Skip to content

Flag 'ci_same_stage_job_needs' can cause jobs to be skipped when a manual job is involved

Summary

When flag ci_same_stage_job_needs is turned on (feature flag for #30632 (closed)) existing needs-based configuration can cause jobs to be skipped at execution when a manual action is required on the earliest job that the needs configuration looks for.

See also customer ticket https://gitlab.zendesk.com/agent/tickets/227183 (internal link) for more information.

Steps to reproduce

Run the following pipeline on a project with the ci_same_stage_job_needs flag enabled.

Click to expand `.gitlab-ci.yml` contents
stages:
  - first
  - second
  - third
  - fourth
  - fifth

First:
  stage: first
  script:
   - echo

Second:
  stage: second
  script:
   - echo
  when: manual

Third:
  stage: third
  needs: ["Second"]
  script:
   - echo
  allow_failure: false

Fourth:
   stage: fourth
   needs: ["Third"]
   script:
    - echo
   allow_failure: false

Fifth:
   stage: fifth
   needs: ["Fourth"]
   script:
    - echo
   allow_failure: false

After the pipeline auto-executes job First, invoke the next stage's lone manual job Second whose completion should run the remaining pipeline.

_Collected material_:
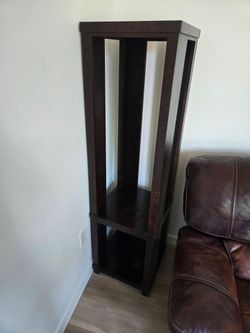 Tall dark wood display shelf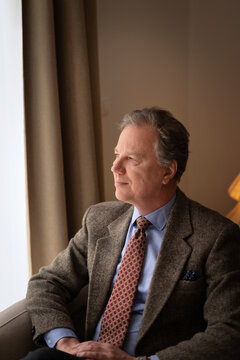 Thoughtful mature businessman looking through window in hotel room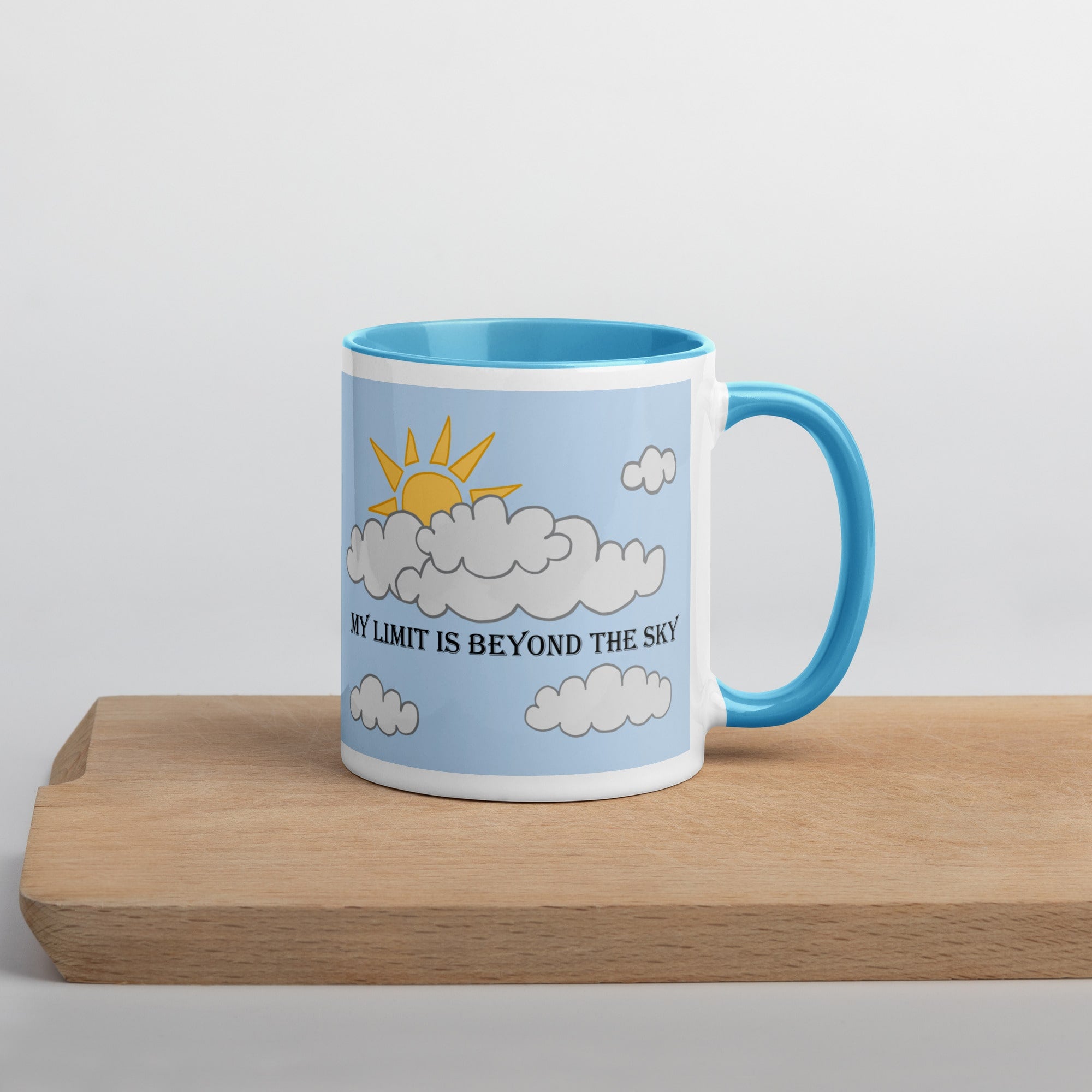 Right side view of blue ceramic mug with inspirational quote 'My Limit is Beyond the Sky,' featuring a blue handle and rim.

_Problem to work on_: How would you sum up the issue report above about the ci_same_stage_job_needs flag in exactly two sentences?

_Result below_: When the ci_same_stage_job_needs flag is turned on, existing needs-based configuration can cause jobs to be skipped at execution if a manual action is required on the earliest job that the needs configuration looks for. To reproduce this, run a five-stage pipeline with the flag enabled, in which Third needs the manual job Second, Fourth needs Third, and Fifth needs Fourth, then invoke Second after First auto-executes; its completion should run the remaining pipeline.